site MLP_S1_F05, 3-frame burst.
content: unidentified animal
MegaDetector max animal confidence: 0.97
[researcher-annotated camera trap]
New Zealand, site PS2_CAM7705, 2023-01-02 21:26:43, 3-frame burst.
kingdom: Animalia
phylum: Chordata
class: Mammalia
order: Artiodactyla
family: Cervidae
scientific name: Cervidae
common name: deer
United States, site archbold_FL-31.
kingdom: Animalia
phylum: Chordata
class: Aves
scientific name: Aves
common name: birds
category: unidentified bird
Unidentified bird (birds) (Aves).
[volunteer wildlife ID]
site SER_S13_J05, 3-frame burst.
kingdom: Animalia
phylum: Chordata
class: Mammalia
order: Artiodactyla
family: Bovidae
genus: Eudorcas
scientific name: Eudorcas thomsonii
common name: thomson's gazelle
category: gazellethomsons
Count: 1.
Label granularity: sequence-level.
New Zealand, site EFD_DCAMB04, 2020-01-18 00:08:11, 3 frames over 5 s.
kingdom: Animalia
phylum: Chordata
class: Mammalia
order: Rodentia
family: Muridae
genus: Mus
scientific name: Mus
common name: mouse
---
◆ **Task objective**
Would you reproduce the full listing shown above, word for word?

◆ **Answer for the task**
site MLP_S1_F05, 3-frame burst.
content: unidentified animal
MegaDetector max animal confidence: 0.97
[researcher-annotated camera trap]
New Zealand, site PS2_CAM7705, 2023-01-02 21:26:43, 3-frame burst.
kingdom: Animalia
phylum: Chordata
class: Mammalia
order: Artiodactyla
family: Cervidae
scientific name: Cervidae
common name: deer
United States, site archbold_FL-31.
kingdom: Animalia
phylum: Chordata
class: Aves
scientific name: Aves
common name: birds
category: unidentified bird
Unidentified bird (birds) (Aves).
[volunteer wildlife ID]
site SER_S13_J05, 3-frame burst.
kingdom: Animalia
phylum: Chordata
class: Mammalia
order: Artiodactyla
family: Bovidae
genus: Eudorcas
scientific name: Eudorcas thomsonii
common name: thomson's gazelle
category: gazellethomsons
Count: 1.
Label granularity: sequence-level.
New Zealand, site EFD_DCAMB04, 2020-01-18 00:08:11, 3 frames over 5 s.
kingdom: Animalia
phylum: Chordata
class: Mammalia
order: Rodentia
family: Muridae
genus: Mus
scientific name: Mus
common name: mouse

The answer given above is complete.